::: Reading text

In e-sensing/sits-docs: Documentation for the SITS Package Sensing Data Cubes

devtools::load_all(".")
library(sits)
library(sitsdata)

Introduction

This vignette complements the main sits vignette and provides additional information about handling time series data in SITS.

Data structures for satellite time series

The sits package requires a set of time series data, describing properties in spatio-temporal locations of interest. For land use classification, this set consists of samples provided by experts that take in-situ field observations or recognize land classes using high resolution images. The package can also be used for any type of classification, provided that the timeline and bands of the time series (used for training) match that of the data cubes.

For handling time series, the package uses a sits tibble to organize time series data with associated spatial information. A tibble is a generalization of a data.frame, the usual way in R to organise data in tables. Tibbles are part of the tidyverse, a collection of R packages designed to work together in data manipulation [@Wickham2017]. As a example of how the sits tibble works, the following code shows the first three lines of a tibble containing $1,882$ labelled samples of land cover in Mato Grosso state of Brazil. The samples contain time series extracted from the MODIS MOD13Q1 product from 2000 to 2016, provided every $16$ days at $250$-meter spatial resolution in the Sinusoidal projection. Based on ground surveys and high resolution imagery, it includes samples of nine classes: "Forest", "Cerrado", "Pasture", "Soybean-fallow", "Fallow-Cotton", "Soybean-Cotton", "Soybean-Corn", "Soybean-Millet", and "Soybean-Sunflower".

# data set of samples
data(samples_matogrosso_mod13q1)

::::::
::: Supplied entries

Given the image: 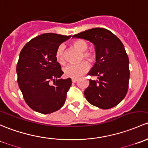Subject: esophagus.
Wrapping results in <instances>:
<instances>
[{
  "instance_id": "34e87169",
  "label": "esophagus",
  "mask_w": 148,
  "mask_h": 148,
  "mask_svg": "<svg viewBox=\"0 0 148 148\" xmlns=\"http://www.w3.org/2000/svg\"><path fill=\"white\" fill-rule=\"evenodd\" d=\"M77 78H72L73 83H75V82H77Z\"/></svg>"
}]
</instances>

::::::

■ **Jobs**
1. In the sits documentation, how often does the MODIS MOD13Q1 product supply the samples' time series?
2. Please list every land cover class in the sits documentation whose name begins with "Soybean".
3. Carry on writing the sits documentation from the point where it stops.

■ **Task results**
1. Every 16 days.

2. Soybean-fallow, Soybean-Cotton, Soybean-Corn, Soybean-Millet, Soybean-Sunflower

3.
samples_matogrosso_mod13q1[1:3,]

A sits tibble contains data and metadata. The first six columns contain the metadata: spatial and temporal information, label assigned to the sample, and the data cube from where the data has been extracted. The spatial location is given in longitude and latitude coordinates for the "WGS84" ellipsoid. For example, the first sample has been labelled "Cerrado, at location ($-58.5631$, $-13.8844$), and is considered valid for the period (2007-09-14, 2008-08-28). Informing the dates where the label is valid is crucial for correct classification. In this case, the researchers involved in labeling the samples chose to use the agricultural calendar in Brazil, where the spring crop is planted in the months of September and October, and the autumn crop is planted in the months of February and March. For other applications and other countries, the relevant dates will most likely be different from those used in the example. The time_series column contains the time series data for each spatiotemporal location. This data is also organized as a tibble, with a column with the dates and the other columns with the values for each spectral band.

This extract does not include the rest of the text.